Was aber heißt eigentlich nachhaltig?

Mittelstand nachhaltig denken.

mit Cornelia Gärtner am 22. Januar 2026

Eingeladen von

Beate Scheufele
Cornelia Gärtner

Leiterin der Wirtschaftsregion RheinMain und Hessen

Der Mittelstand, BVMW e.V.

Arbeitsschwerpunkte

  • Regionale Lobby-Arbeit für den Mittelstand
  • Betreuung von ca. 450 Mitgliedern in FFM und weitere größere mittelständische Unternehmen mit den drei Fokusthemen „Finanzen & Kapitalmarkt“, „Digitalisierung & KI, „Bildung“ sowie „Frauen im Mittelstand“

Berufserfahrung

Conny ist Dipl. Soziologin und Informatik Betriebswirtin VWA. Sie war vor ihrer Zeit beim BVMW lange in den Themen Marketing und Kommunikation unterwegs z. B. als Client Advisor in Designagenturen, als City-Managerin und als Inhaberin des Frankfurter Marketingbüros

Beate Scheufele In welchen Dimensionen denkst du Nachhaltigkeit?

Cornelia Gärtner Es geht nicht nur um Energiesparen und CO2-Reduktion. Wichtig sind mir auch die sozialen Komponenten und die generelle Ausrichtung für eine lebenswerte Zukunft.

Beate Scheufele Was begeistert dich an nachhaltigem Handeln?

Cornelia Gärtner Ich liebe Effizienz. Nachhaltigkeit heißt immer auch Ressourcen sparen und den Fokus auf die wesentlichen Dinge lenken. Weg vom „schnell – zack – falsch“ zu: was hat Bestand, was lohnt sich – auch noch für die nächste Generation.

Beate Scheufele Mit welchen Herausforderungen hat gerade der Mittelstand im ESG-Kontext zu kämpfen?

Cornelia Gärtner Es gibt Situationen, da ist es wichtig, einen Rettungsring zu erwischen.

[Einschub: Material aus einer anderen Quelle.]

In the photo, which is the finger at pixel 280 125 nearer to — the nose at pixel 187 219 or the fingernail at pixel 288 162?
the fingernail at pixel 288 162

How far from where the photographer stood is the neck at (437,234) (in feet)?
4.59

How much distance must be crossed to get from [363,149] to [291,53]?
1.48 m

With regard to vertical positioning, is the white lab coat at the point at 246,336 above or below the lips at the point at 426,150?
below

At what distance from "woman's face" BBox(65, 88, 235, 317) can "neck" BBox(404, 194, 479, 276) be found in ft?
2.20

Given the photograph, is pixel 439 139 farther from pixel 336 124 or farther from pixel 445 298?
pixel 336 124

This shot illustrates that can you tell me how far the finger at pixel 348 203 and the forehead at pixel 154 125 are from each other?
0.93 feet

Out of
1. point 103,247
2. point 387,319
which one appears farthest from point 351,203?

Dabei ist es in der Not nicht unbedingt möglich, darauf zu achten, ob dieser Rettungsring auch nachhaltig produziert wurde. In der Gemengelage zwischen Bürokratie, Transformation, Arbeitskräftemangel und Lieferengpässen fehlt ab und an die Chance, aus dem Tagesgeschäft auszusteigen und wieder auf das große und Ganze zu schauen. Es fehlt vermeintlich die Muße und die Zeit, strategische Überlegungen anzustellen, die genau in dieser Situation besonders wichtig sind! Dabei geht es vor allem um die Ziele. Sonst laufen wir Gefahr, dass wir mit unseren Unternehmen täglich „gefühlt“ zwar super vorankommt, dabei aber nicht merken, dass wir eventuell in der falschen Richtung unterwegs ist.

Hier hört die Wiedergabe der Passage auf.